На том закроем тему «сельской идиллии» и обратимся к делам чисто литературным.

* * *

Не так чтобы лета окончательно склонили Давыдова «к суровой прозе», но после стихов, обращенных к Золотарёвой, Денис в основном был занят своими военно-историческими трудами.

«…Не извиняйся мною, что я иногда пишу военные статьи, а не стихи — война та же поэзия…»[561] — писал он Вяземскому.

Вообще, война и поэзия, проза и «партизанщина» в жизни Давыдова сплелись в некую неразделимую ткань, чему еще во многом способствовали и труды последующих литературоведов и исследователей. (А мы, занимаясь биографией одного из наиболее известных литераторов своего времени, не можем к ним не обращаться.) Борис Эйхенбаум, к примеру, сформулировал так: «Давыдов продолжает линию малых жанров эпохи — альбомных, эпистолярных, застольных, но так, что они собираются в один биографический цикл, составляют своего рода военно-бытовую поэму, в центре которой — портрет самого автора: гусара-партизана, лихого рубаки, любителя войны. Этот образ развернут вширь: сюда замешаны и любовь, и кутежи, и приятели, и литература, и подвиги, и неудача, и трубка, и даже „чернобурый ус“. В целом получается яркий, действующий на воображение портрет „воина-поэта“»[562].

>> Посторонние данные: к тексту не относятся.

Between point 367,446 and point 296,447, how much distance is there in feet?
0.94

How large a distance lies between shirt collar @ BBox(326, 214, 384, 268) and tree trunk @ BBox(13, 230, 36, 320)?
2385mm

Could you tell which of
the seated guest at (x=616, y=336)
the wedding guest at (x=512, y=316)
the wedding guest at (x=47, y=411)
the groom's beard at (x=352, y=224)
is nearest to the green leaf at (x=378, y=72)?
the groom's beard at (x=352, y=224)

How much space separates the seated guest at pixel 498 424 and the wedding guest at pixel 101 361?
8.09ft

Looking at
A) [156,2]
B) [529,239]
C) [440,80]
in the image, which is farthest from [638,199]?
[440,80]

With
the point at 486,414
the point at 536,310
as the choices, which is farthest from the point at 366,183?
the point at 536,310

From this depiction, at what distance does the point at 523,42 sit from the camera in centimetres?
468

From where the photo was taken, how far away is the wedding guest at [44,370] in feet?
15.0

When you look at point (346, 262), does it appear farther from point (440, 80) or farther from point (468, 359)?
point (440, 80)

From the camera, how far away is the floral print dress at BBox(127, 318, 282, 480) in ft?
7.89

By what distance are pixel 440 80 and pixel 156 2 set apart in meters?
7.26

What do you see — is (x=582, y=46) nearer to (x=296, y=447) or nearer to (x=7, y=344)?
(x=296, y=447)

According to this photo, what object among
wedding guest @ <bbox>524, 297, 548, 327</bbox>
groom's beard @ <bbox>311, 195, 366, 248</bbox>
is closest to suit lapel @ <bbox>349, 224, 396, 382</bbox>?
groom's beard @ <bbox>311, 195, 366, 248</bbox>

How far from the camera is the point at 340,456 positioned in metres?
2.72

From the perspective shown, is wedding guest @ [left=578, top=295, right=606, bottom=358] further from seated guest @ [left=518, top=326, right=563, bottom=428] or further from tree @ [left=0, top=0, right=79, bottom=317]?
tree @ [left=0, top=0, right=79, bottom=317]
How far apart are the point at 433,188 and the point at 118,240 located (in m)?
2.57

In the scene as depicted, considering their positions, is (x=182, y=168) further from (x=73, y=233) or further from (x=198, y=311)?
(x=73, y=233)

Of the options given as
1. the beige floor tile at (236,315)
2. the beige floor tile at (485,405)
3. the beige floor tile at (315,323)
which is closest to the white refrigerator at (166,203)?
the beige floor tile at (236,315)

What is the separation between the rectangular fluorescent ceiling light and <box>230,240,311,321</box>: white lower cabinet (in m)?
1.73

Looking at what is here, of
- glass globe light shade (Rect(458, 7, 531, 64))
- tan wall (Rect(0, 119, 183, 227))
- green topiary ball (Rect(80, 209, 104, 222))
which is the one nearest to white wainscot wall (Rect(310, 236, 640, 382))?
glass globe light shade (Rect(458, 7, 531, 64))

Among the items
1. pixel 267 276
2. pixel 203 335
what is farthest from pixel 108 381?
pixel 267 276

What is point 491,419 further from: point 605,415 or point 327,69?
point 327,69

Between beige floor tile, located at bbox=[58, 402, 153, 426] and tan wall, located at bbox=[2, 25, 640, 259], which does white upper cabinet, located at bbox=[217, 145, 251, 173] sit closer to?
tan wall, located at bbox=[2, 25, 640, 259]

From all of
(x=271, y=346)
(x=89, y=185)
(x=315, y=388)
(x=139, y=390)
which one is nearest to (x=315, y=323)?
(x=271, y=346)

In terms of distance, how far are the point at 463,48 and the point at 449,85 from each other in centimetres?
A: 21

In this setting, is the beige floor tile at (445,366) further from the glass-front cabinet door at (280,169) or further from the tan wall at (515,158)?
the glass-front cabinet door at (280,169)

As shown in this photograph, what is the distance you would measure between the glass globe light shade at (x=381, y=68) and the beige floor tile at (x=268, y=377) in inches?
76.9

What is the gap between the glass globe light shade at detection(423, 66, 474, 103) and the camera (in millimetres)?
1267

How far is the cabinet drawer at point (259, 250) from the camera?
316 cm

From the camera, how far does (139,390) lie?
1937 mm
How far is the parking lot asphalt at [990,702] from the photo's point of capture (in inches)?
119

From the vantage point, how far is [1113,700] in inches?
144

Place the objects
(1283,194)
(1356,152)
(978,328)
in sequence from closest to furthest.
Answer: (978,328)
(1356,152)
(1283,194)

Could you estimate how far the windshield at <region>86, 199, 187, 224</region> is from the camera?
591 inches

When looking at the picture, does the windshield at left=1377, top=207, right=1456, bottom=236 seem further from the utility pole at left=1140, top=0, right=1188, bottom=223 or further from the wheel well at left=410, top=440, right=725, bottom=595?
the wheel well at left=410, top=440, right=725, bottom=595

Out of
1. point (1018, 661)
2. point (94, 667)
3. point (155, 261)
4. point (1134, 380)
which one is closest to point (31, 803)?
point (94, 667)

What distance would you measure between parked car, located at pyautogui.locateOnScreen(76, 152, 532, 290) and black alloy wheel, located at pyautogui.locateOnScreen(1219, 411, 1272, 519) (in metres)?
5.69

Действительно, именно в это время Денис пишет как свои «биографические», то есть с личным своим присутствием, произведения — «Занятие Дрездена», «Воспоминания о цесаревиче Константине Павловиче», «Тильзит в 1807 году», «Записки о Польской кампании 1831 года» («собачья охота и травля поляков, о которой я пишу…»[563] — сообщал он об этой работе князю Вяземскому), так и другие, которые можно назвать чисто военно-историческими или теоретическими трудами. Тогда же он написал и в 1832 году издал отдельным оттиском «Замечания на некрологию H. Н. Раевского, изданную при „Инвалиде“ 1829 года, с прибавлением его собственных записок на некоторые события войны 1812 года, в коих он участвовал»{178}… Но, думается, всего написанного Давыдовым перечислять не имеет смысла, а вот отзывы, которые появлялись тогда на его труды, как прозаические, так и поэтические, весьма любопытны. К тому же они гораздо менее доступны читателю, чем его произведения.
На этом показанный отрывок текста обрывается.